### Source passage
------------------------------------------------------------

Purpose of the Study:

  • To develop and evaluate a deep learning-based system for thyroid nodule risk stratification using ultrasound (US) cine images.
  • To compare the diagnostic performance of the deep learning system against existing methods, including 2D CNN, radiomics, and ACR TI-RADS.

Main Methods:

  • A retrospective study involving 192 biopsy-confirmed thyroid nodules evaluated with cine US.
  • Development of a deep learning system utilizing 3D volumetric cine US data for malignancy risk assessment.
  • Comparison of the deep learning system against Static-2DCNN, Cine-Radiomics, and ACR TI-RADS using fivefold cross-validation, with histopathology as ground truth.

Main Results:

  • The deep learning system achieved a significantly higher area under the receiver operating characteristic curve (AUC) of 0.88 compared to Static-2DCNN (0.72, P = .03).
  • The system showed a trend towards higher AUC than Cine-Radiomics (0.78) and ACR TI-RADS (0.80).

------------------------------------------------------------

### Task to complete
Reproduce the part of the thyroid nodule study summary that runs from "Purpose of the" up to and including "and ACR TI-RADS.".

(Saved data entries)
------------------------------------------------------------

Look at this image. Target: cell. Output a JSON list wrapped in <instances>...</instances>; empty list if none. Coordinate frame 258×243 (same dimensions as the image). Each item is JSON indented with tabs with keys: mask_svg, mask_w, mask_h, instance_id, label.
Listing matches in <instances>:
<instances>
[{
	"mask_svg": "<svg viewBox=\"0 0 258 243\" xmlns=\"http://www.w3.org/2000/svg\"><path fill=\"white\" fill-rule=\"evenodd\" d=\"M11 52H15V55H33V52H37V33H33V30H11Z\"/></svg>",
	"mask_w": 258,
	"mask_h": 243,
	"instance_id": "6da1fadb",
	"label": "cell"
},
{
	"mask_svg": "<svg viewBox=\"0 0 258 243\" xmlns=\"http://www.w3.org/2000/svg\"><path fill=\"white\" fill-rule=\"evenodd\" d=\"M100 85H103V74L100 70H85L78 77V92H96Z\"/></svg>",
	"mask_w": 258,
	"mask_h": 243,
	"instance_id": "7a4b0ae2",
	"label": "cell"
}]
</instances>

------------------------------------------------------------

### Task result
Purpose of the Study:

  • To develop and evaluate a deep learning-based system for thyroid nodule risk stratification using ultrasound (US) cine images.
  • To compare the diagnostic performance of the deep learning system against existing methods, including 2D CNN, radiomics, and ACR TI-RADS.